Everyone was excited to begin the process. A steering committee was formed and chartered. A communications plan was launched to explain to employees the critical importance of their participation to the company’s future. The survey was developed and loaded into a simple survey platform. The steering committee gave the thumbs up, and we were off and running!

Participation in the employee survey was surprisingly strong. Over 50% of staff responded in the first week alone. Response was so strong that we decided to shut down the survey after two weeks because the volume of feedback was borderline overwhelming. Our CEO communicated his thanks to the employees for their efforts, and we began the task of working with the HR firm to execute our improvement plan.

A month later, the consultants provided us with an in-depth, well-articulated deck that summarized the key areas of concern, as well as a set of employee/consultant recommendations to address. Everyone involved was excited and the sense of urgency was real. Our executive team felt like we finally had our finger on the pulse of the company culture, employee sentiment, and what needed to be done to create a lasting change that would impact the performance of the company.

Time to Implement: The Change Challenges Arise

Our steering committee assigned one of our executives as implementation lead. “Z” was a capable executive, known for solid, no-nonsense leadership. Z established a set of sub-committees to manage 10 different areas of improvement. These teams focused on creating improvement plans addressing areas such as communication, collaboration, optimal behaviors, mentoring, process improvement, office design, recognition, and customer recognition. In hindsight, the number of projects was clearly overwhelming, but the executive team was so excited to achieve real gains that they blessed Z’s approach without modification.

Over the next six months, the sub-committees met biweekly to create plans, provide status updates, and drive change activities. Initially there were some wins. Employees were excited about the mentoring model, which proved to be beneficial.
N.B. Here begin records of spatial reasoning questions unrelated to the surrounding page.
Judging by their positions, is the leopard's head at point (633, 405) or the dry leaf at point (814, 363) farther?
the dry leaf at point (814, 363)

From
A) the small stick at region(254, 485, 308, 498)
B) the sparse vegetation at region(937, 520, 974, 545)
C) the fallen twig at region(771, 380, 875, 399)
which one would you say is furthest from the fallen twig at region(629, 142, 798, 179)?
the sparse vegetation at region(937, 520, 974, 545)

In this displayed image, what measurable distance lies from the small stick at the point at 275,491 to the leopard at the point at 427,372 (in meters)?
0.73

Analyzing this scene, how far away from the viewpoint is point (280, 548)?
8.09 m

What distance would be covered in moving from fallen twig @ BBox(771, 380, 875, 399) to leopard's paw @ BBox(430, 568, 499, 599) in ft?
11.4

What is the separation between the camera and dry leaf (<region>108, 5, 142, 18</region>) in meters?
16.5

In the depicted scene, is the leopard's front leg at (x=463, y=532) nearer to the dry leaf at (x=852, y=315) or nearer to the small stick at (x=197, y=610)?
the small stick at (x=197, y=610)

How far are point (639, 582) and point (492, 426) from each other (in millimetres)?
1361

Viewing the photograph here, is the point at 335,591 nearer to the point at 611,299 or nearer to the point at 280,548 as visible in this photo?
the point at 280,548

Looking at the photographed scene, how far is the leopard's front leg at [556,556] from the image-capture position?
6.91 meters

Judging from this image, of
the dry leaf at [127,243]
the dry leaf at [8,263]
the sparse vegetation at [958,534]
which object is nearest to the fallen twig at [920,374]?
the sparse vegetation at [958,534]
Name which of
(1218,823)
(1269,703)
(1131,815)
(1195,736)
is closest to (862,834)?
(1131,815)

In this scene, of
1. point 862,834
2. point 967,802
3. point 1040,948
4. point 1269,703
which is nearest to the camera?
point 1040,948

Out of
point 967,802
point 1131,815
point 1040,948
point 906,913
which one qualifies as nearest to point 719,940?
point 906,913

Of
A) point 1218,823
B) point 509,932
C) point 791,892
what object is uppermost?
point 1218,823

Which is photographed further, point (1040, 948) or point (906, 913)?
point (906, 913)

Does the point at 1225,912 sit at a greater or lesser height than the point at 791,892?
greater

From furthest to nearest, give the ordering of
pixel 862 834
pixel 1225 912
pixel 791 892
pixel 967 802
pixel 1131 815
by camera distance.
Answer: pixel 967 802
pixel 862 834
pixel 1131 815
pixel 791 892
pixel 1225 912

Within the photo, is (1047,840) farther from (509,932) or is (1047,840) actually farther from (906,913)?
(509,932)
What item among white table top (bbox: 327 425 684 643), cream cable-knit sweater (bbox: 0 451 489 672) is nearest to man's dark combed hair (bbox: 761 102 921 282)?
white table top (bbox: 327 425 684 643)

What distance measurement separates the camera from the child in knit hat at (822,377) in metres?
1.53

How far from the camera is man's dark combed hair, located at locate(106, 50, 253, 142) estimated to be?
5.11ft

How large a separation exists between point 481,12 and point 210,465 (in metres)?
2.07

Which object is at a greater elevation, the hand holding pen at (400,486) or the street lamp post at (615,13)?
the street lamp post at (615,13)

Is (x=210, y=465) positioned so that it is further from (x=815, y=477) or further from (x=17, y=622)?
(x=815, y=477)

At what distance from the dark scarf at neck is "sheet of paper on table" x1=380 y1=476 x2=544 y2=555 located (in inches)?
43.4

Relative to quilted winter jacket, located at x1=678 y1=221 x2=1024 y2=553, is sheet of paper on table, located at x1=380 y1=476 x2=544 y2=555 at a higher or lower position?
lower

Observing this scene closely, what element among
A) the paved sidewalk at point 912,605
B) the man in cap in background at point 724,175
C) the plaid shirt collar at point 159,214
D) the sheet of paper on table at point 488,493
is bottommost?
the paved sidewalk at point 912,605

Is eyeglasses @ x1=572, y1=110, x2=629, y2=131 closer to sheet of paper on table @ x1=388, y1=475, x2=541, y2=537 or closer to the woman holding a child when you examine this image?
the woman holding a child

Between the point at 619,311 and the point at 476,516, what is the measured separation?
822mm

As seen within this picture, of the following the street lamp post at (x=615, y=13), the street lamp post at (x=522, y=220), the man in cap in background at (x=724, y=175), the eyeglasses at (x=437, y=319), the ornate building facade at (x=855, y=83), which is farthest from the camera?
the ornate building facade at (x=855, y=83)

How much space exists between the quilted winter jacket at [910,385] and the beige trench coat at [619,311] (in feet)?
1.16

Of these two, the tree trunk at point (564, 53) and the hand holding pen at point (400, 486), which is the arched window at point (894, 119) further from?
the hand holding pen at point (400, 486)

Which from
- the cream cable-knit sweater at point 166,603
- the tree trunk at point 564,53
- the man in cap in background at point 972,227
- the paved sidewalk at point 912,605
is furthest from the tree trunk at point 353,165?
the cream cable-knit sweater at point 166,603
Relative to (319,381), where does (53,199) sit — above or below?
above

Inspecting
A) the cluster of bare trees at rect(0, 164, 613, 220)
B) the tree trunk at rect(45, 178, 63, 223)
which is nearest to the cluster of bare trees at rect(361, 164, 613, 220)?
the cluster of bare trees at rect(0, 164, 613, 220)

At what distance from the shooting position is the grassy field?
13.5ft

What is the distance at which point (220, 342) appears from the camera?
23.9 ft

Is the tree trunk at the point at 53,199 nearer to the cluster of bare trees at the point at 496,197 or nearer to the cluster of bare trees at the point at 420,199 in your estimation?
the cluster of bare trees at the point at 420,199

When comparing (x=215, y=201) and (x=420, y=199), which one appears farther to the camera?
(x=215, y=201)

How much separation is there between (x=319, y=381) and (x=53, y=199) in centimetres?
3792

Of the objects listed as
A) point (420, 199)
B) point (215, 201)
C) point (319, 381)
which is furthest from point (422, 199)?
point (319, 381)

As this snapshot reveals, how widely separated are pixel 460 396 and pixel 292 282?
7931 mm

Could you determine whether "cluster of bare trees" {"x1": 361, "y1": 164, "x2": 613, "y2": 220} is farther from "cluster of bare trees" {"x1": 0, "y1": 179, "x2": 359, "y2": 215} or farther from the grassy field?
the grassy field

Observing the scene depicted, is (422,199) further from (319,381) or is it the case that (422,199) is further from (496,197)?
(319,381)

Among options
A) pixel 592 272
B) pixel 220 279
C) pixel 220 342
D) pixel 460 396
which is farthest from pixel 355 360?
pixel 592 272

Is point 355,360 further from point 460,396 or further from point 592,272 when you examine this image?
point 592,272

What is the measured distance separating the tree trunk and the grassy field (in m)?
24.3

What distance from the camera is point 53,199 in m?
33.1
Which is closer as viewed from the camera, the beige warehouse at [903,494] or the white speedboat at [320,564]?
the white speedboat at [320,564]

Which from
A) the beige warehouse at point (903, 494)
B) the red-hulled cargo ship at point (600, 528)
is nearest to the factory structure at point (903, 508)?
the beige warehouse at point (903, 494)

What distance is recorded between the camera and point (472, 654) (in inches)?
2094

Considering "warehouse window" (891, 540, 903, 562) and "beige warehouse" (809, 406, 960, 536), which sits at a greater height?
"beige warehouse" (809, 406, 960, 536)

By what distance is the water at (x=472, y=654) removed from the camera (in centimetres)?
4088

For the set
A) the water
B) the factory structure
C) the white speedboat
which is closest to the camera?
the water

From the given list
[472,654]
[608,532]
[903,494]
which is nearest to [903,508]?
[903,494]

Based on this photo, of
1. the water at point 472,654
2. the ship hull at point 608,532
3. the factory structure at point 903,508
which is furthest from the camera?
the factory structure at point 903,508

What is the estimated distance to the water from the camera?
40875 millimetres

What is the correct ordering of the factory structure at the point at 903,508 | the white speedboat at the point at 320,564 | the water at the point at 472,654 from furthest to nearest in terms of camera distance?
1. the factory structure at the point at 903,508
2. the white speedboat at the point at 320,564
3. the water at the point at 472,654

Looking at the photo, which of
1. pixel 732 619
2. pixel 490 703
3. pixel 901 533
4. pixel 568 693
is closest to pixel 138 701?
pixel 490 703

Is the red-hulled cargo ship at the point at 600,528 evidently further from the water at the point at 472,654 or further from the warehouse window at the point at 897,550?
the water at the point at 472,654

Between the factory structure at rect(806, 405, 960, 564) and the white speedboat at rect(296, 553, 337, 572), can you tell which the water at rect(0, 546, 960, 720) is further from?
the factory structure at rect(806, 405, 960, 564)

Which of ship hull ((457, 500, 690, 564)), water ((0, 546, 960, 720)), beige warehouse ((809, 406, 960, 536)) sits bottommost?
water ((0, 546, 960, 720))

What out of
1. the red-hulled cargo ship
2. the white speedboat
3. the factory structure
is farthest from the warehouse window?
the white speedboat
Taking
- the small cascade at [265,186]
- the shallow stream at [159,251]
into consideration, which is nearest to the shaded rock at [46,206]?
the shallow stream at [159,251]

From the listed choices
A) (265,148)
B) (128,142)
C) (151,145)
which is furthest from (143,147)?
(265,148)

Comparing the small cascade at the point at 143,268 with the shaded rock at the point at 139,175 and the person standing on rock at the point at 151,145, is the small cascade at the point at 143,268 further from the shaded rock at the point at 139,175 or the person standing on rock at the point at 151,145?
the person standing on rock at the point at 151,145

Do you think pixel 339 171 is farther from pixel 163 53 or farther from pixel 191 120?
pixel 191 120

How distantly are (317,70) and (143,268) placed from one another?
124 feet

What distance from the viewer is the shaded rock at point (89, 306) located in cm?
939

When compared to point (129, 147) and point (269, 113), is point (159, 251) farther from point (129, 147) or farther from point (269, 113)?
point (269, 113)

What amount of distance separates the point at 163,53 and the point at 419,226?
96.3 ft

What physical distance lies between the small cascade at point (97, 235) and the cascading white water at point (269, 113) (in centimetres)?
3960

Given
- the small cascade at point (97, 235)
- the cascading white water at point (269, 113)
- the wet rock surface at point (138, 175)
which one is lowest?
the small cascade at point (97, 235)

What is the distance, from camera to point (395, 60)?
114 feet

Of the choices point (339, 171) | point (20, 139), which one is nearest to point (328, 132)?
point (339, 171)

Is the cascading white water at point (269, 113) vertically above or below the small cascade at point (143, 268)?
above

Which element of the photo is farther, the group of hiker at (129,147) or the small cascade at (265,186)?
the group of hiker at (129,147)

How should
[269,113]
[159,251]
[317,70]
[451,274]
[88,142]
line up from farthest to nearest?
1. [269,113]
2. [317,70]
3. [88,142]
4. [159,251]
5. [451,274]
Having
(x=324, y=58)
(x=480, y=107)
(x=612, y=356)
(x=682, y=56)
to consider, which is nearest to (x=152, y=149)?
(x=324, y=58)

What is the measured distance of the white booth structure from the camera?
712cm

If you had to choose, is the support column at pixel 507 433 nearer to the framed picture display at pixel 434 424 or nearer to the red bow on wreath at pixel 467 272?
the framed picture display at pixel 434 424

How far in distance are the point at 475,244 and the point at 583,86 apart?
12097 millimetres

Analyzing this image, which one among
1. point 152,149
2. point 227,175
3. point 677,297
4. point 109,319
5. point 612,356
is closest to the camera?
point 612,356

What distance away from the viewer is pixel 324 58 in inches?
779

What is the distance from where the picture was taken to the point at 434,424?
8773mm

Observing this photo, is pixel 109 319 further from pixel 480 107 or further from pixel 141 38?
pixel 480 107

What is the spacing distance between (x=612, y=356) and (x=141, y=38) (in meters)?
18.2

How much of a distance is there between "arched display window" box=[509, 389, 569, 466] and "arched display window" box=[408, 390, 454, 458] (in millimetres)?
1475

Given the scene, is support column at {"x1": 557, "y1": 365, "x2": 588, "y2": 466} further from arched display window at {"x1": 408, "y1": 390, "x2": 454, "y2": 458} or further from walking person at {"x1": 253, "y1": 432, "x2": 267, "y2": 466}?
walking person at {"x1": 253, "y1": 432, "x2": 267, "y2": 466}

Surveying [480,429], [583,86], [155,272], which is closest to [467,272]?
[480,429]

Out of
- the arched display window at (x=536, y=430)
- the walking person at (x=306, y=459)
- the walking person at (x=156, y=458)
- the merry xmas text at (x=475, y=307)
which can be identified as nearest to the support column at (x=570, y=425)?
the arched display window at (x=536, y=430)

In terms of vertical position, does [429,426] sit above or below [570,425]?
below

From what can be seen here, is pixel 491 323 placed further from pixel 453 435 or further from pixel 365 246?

And a number of process improvement teams were able to solve some “low-hanging fruit” problems concerning cross-departmental communication. Unfortunately, that is the end of the success list. The rest of the projects were quietly being shut down, ignored, or kicked down the road. Staff started to refer to the entire effort as a joke, a failure. Opinions in the steering committee were harsh. “Who is responsible (who can we blame)?” “Why don’t people care?” “Were the focus areas wrong?” “Are WE to blame?”

At this point, I could probably identify a dozen reasons why this effort was a failure – lack of accountability, too many efforts, lack of leadership, and an unclear expected future state, to name a few. But the real problem in my eyes was the wrong approach to sustaining the “change” efforts required to transform the company.

The Reality: Most of Us Implement Change the Wrong Way

Everyone from the executive team through the sub-committees and staff tried hard. But clearly effort was not enough. In hindsight, I believe we were half right. It’s easy to send out a survey, take recommendations, and set up some improvement teams. The hard part is creating lasting change that becomes part and parcel of the culture, the operating model, and the daily behaviors of all employees.

This insight is one of the key reasons I joined Root. The aforementioned employee-driven change project was just one of countless change efforts I’ve experienced over my career, and most of them failed dramatically. So, what is the better way?

Over the next couple of months, I am going to create a picture of how change efforts can result in lasting, sustainable change. I will discuss aspects of several unsuccessful change efforts I observed in the past and use these failures to show how things could have gone differently with the right approach.

For starters, let’s consider the following questions to demonstrate a powerful approach to change:

  1. What is your current reality?
  2. Can you envision your compelling future state?
  3. Do you have alignment on critical priorities?
  4. What are your plans to ensure behaviors and company culture will support your vision?
  5. Are your leaders on board?
  6. How will you engage employees (capture hearts and minds)?
  7. What efforts will you take to sustain the change movement?
  8. How will you take advantage of this success to create a competitive advantage with your customers in the future?

In essence, this approach is about three overarching concepts: defining the future, building an organizational movement, and creating lasting change. Let’s take this journey together and explore how we can all succeed with a different way of viewing and sustaining change.